Speak Out is an online and anonymous reporting platform for incidents of bullying, cyberbullying, harassment, discrimination, hate crime, coercive behaviour/control, stalking, assault, sexual harassment, sexual assault, and rape. Speak Out will help you to find relevant supports and highlight formal reporting procedures, should you wish to use them. More information
Because of the Covid 19 situation there has been significant restrictions to public STI services. If you think you have an STI it is important to be tested. Some STIs can cause serious health problems if left untreated.
The time spent at university represents a critical period for students in establishing their adult personal lives. During the transition from second-level school to university, students develop many new relationships, some platonic and some sexual in nature. Students also experiment more with their sexuality in the newly found independent living space in which they find themselves. This can present many challenges in terms of making good choices in relation to their sexual health and wellbeing.

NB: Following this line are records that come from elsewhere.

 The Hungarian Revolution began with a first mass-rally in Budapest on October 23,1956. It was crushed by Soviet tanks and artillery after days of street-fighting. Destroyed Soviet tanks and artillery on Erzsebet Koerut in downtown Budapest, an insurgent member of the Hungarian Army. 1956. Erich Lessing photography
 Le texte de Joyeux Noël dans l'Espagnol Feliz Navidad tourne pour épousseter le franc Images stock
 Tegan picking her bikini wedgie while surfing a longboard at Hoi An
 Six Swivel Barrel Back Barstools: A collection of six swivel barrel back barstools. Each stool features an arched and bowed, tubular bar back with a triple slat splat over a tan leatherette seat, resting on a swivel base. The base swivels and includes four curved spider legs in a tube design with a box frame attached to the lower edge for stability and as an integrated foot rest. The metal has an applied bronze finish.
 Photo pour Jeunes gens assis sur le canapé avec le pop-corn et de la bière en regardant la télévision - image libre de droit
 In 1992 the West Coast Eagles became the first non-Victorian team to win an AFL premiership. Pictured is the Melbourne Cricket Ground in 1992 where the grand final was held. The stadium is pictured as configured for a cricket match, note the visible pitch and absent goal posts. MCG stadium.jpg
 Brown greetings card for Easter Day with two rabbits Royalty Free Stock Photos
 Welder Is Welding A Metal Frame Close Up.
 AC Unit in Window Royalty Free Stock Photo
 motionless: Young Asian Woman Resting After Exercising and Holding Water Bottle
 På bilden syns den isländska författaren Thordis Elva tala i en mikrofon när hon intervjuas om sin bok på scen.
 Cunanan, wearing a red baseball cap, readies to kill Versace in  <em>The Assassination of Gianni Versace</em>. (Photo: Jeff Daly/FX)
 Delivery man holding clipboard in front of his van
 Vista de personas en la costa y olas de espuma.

Although many primary and post-primary schools have education programmes around sexual awareness they tend to focus on the biological aspects rather than on healthy relationships. Sexual consent education is not currently part of the second level school curriculum, although this is set to change in the future. In the meantime, it is vital that higher education institutions take responsibility for ensuring that this is available to all of their students. The question of sexual consent is problematic and this is an area of focus for the Sexual Health and Wellbeing Sub Group of Healthy UL.
For healthy sexual relationships, it is essential that consent is given and received by both parties and that people are able to communicate about safer sex and contraception as appropriate.
The aim of the Sexual Health and Wellbeing Sub Group is to promote and support sexual health and wellbeing for our student and staff populations.
The Sexual Health and Wellbeing Sub Group recognize that good communication is vital for healthy relationships. This is particularly important when it comes to discussing sex and having the confidence to state what you like and what you want and listening to what your partner wants. Positive relationships help to nourish us emotionally and contribute to a feeling of connection. All relationships, not just the romantic ones, need to be worked at to make them a success.
Good sexual health means making sure you have the knowledge, skills, and ability to make informed sexual choices and act responsibly to protect your health and the health of others.